→ **EXERCISE DESCRIPTION**
Return the passage of the text on Mexico's 2nd federal electoral district between "It elects one" and "the fifth region.", inclusive, copied word for word.

→ **GIVEN TEXT**
• • • • • • •

The 2nd federal electoral district of the State of Mexico (Distrito electoral federal 02 del Estado de México) is one of the 300 electoral districts into which Mexico is divided for elections to the federal Chamber of Deputies and one of 40 such districts in the State of Mexico.

It elects one deputy to the lower house of Congress for each three-year legislative session by means of the first-past-the-post system. Votes cast in the district also count towards the calculation of proportional representation ("plurinominal") deputies elected from the fifth region.

The current member for the district, re-elected in the 2024 general election, is Dionicia Vázquez García. Originally elected for the Labour Party (PT), she switched allegiance to the National Regeneration Movement (Morena) on 19 September 2024.

==District territory==
Under the 2023 districting plan adopted by the National Electoral Institute (INE), which is to be used for the 2024, 2027 and 2030 federal elections,
the 2nd district covers 83 electoral precincts (secciones electorales) across three municipalities in the northern part of the Greater Mexico City urban area:
- Cuautitlán, Melchor Ocampo and Tultepec.

The head town (cabecera distrital), where results from individual polling stations are gathered together and tallied, is the city of Santa María Tultepec. The district reported a population of 387,623 in the 2020 census.

• • • • • • •

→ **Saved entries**
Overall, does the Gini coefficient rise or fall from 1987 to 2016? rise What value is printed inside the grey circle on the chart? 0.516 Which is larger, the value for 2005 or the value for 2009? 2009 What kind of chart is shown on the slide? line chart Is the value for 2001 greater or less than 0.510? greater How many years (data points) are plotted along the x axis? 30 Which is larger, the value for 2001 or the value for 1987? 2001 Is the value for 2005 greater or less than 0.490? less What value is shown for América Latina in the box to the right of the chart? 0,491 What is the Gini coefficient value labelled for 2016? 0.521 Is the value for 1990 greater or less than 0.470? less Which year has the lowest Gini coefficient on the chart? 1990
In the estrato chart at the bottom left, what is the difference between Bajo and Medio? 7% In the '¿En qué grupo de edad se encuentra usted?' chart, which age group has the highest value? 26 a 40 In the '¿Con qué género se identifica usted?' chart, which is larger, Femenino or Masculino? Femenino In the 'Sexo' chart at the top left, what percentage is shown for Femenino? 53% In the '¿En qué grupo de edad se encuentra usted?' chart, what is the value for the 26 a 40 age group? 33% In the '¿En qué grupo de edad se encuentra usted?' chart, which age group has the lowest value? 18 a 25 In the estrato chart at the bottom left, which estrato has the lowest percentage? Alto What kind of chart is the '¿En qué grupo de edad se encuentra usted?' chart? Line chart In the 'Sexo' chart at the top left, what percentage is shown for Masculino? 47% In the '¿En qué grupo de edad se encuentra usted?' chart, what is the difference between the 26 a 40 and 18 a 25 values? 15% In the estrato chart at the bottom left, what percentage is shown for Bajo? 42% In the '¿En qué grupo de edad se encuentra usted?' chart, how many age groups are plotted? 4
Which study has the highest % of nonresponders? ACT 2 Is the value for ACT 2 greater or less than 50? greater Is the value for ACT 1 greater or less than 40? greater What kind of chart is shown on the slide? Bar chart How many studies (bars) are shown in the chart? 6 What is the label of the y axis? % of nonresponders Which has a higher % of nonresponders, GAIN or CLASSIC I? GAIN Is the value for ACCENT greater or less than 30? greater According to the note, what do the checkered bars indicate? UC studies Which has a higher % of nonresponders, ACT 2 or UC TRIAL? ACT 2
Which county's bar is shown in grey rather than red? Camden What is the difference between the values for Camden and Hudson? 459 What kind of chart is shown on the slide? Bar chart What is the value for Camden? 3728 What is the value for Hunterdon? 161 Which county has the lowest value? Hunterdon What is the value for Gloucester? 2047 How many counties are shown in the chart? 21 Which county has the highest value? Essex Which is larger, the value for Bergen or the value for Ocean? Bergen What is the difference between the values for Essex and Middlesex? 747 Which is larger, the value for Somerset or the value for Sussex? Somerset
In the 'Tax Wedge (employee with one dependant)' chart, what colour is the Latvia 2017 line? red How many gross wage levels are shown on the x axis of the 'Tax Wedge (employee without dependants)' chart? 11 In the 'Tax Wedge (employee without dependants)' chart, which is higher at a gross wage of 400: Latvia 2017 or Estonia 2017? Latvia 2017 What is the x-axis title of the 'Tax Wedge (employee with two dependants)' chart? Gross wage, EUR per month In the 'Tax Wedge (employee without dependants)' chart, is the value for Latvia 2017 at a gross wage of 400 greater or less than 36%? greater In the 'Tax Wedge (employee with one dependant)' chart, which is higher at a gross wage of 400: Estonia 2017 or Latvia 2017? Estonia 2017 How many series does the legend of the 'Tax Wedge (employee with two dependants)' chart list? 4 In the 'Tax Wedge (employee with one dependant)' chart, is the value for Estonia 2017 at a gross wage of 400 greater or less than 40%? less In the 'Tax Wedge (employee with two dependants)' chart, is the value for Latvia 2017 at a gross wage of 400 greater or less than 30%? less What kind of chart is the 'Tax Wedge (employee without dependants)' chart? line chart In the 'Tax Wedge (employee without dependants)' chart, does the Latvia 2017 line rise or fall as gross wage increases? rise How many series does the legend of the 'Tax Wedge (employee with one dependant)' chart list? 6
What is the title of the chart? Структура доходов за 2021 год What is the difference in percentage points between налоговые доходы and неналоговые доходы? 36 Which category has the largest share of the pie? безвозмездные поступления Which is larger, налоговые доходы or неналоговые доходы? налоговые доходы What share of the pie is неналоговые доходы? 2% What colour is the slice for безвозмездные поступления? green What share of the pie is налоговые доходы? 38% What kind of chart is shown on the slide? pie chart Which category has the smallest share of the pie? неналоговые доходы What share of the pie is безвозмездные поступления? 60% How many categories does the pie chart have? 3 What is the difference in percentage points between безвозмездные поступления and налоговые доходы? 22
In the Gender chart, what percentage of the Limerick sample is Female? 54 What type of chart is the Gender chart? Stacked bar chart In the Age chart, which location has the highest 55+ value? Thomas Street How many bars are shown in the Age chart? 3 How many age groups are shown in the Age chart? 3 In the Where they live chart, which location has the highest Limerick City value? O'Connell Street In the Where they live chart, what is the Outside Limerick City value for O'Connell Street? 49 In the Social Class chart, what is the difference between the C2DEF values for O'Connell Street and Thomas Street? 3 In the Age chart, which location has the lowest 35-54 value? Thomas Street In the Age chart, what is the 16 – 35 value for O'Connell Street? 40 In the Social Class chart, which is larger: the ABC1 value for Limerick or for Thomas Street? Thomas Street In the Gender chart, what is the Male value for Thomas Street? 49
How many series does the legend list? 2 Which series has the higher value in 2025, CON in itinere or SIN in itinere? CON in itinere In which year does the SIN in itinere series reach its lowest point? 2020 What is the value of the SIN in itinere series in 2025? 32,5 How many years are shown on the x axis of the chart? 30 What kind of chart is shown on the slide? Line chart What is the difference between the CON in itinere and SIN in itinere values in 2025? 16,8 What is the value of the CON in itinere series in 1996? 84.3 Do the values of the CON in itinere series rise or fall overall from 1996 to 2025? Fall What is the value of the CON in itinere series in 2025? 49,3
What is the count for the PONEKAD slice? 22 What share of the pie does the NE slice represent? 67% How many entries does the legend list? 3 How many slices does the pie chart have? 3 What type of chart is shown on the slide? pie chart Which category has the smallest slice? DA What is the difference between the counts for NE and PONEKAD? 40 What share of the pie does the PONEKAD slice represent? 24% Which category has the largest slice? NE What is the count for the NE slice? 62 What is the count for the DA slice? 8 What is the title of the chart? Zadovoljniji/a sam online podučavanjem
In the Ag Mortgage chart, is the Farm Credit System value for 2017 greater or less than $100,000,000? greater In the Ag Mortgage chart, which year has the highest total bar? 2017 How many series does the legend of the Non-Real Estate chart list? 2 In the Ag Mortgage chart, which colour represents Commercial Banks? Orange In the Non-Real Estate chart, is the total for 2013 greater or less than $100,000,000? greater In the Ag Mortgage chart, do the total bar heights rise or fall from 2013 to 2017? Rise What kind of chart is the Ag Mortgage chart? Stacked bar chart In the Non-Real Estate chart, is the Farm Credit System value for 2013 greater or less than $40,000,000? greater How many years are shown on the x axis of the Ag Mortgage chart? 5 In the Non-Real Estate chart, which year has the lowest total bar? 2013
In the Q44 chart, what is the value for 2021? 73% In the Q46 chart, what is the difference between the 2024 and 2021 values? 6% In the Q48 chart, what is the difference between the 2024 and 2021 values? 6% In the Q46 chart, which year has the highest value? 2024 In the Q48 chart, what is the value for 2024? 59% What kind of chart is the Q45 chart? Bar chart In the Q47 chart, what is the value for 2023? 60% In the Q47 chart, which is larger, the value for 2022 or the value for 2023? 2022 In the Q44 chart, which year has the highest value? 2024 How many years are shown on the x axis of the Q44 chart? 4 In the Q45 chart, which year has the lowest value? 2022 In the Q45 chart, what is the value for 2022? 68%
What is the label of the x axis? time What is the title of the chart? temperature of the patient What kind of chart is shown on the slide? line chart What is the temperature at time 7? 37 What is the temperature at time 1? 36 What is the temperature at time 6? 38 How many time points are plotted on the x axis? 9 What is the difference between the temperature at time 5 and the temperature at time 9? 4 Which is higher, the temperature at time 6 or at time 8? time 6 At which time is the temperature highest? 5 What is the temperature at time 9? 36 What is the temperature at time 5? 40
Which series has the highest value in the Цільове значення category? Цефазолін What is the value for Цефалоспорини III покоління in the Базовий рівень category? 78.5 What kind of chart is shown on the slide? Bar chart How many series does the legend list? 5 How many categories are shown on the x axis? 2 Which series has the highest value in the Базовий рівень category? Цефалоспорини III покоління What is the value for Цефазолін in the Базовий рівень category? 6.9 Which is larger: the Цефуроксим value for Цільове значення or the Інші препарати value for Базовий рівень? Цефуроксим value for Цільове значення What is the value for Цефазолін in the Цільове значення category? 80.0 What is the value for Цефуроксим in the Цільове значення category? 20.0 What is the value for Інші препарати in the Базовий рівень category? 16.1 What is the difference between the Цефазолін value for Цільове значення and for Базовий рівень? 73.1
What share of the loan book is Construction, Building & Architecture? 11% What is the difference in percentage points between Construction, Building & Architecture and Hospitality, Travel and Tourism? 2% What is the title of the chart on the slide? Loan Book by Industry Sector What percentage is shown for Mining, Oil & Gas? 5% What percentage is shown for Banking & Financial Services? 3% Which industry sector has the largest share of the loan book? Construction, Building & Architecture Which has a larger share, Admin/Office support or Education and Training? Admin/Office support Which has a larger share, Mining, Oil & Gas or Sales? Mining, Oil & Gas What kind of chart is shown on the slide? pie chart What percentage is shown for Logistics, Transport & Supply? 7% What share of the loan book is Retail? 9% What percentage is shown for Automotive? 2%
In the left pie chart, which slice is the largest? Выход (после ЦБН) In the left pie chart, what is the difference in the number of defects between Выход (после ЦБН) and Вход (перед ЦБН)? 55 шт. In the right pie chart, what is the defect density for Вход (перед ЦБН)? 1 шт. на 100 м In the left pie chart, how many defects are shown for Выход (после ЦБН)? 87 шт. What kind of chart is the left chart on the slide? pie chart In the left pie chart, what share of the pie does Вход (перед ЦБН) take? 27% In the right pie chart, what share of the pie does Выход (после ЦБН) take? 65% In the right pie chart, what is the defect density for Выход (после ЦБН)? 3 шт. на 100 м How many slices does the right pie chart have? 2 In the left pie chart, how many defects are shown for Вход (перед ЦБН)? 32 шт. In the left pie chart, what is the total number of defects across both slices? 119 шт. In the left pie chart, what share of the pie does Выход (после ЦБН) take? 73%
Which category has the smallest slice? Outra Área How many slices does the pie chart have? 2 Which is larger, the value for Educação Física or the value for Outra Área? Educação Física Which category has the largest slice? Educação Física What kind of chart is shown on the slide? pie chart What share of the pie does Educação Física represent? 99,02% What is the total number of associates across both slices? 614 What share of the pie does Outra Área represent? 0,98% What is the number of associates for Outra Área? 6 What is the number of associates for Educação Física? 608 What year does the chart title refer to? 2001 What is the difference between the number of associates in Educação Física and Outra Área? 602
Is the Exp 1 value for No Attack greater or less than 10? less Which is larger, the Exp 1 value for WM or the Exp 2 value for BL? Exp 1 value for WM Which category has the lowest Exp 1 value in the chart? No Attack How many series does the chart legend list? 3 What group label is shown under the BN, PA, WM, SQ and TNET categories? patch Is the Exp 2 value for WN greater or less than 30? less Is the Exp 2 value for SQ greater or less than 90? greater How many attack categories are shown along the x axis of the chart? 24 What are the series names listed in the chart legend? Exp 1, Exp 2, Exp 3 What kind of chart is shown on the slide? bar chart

• • • • • • •

→ **RESULT FOR THIS TASK**
It elects one deputy to the lower house of Congress for each three-year legislative session by means of the first-past-the-post system. Votes cast in the district also count towards the calculation of proportional representation ("plurinominal") deputies elected from the fifth region.